3Com last week launched a multifunction security device that combines intrusion detection, firewall, VPN and WAN routing features in one box.

The TippingPoint X505 is the first product jointly developed by 3Com and TippingPoint since 3Com acquired the intrusion-prevention system (IPS) vendor last year. The result is a device that 3Com says can help stop malware, spyware and viruses at the enterprise edge without having to stack multiple router, firewall, VPN and IPS boxes on top of each other.

The device is a single-rack-unit device with four 10/100M bit/sec Ethernet ports, capable of supporting up to 50M bit/sec of IPS, firewall and IPSec VPN throughput, with as many as 1,000 VPN tunnels.

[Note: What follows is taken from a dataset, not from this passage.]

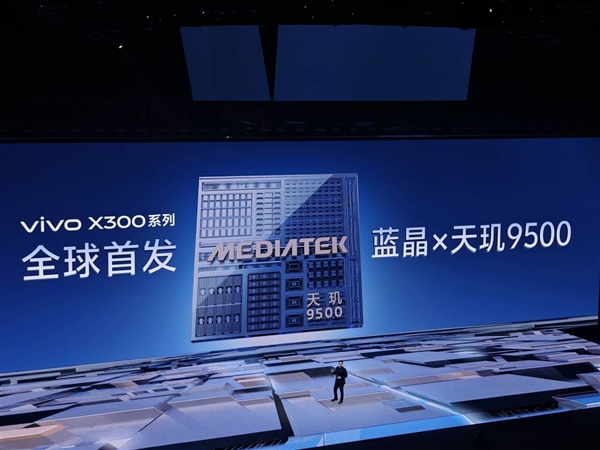 vivo蓝晶天玑9500搭载影像芯片V3+ 黄韬：双芯合体 史无前例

Standard routing protocols – RIP Versions 1 and 2 and IP multicast – are supported, as well as network-address translation capabilities.

Advanced security features include URL and content filtering, and support for TippingPoint’s Digital Vaccine service, which regularly updates the device with signatures and definitions for spyware, anti-virus, and other dangerous code and attack methods, allowing users to set up blocking rules for suspicious traffic.

The four ports on the box can be configured in what TippingPoint calls security zones, which can monitor various segments of a network, such as specific virtual LANs (VLAN) and incoming traffic. Users also can use traffic-shaping features on the device to allocate certain amounts of bandwidth to users on specific security zones.

The X505 was tested recently on the network at the East Grand Rapids, Mich., public schools, where it runs as an IPS device, firewall and LAN switch, separating the school’s public wireless LAN from the main network.

“So far, it’s replaced three different devices,” says Jeff Crawford, manager of networking and security for the school district.

Crawford says he’s seen no performance issues with the device, and that managing security policies is easier now because he only has to use one device interface. He says the product brings the advanced security features of TippingPoint together with more affordable 3Com-based network gear.

“TippingPoint was always that piece that you always salivated over, but you could never afford it,” Crawford says. “The thing that’s always been attractive to us about 3Com is that it is affordable for school districts like ours.”

One caveat Crawford sees with the X505 is that he was not able to fine-tune the IPS features to monitor specific sub-segments of his internal network – particularly, the wireless segment, which runs as its own VLAN segment. He says 3Com is working with him on the issue.

The 3Com TippingPoint X505 is scheduled to be available next month starting at $4,000.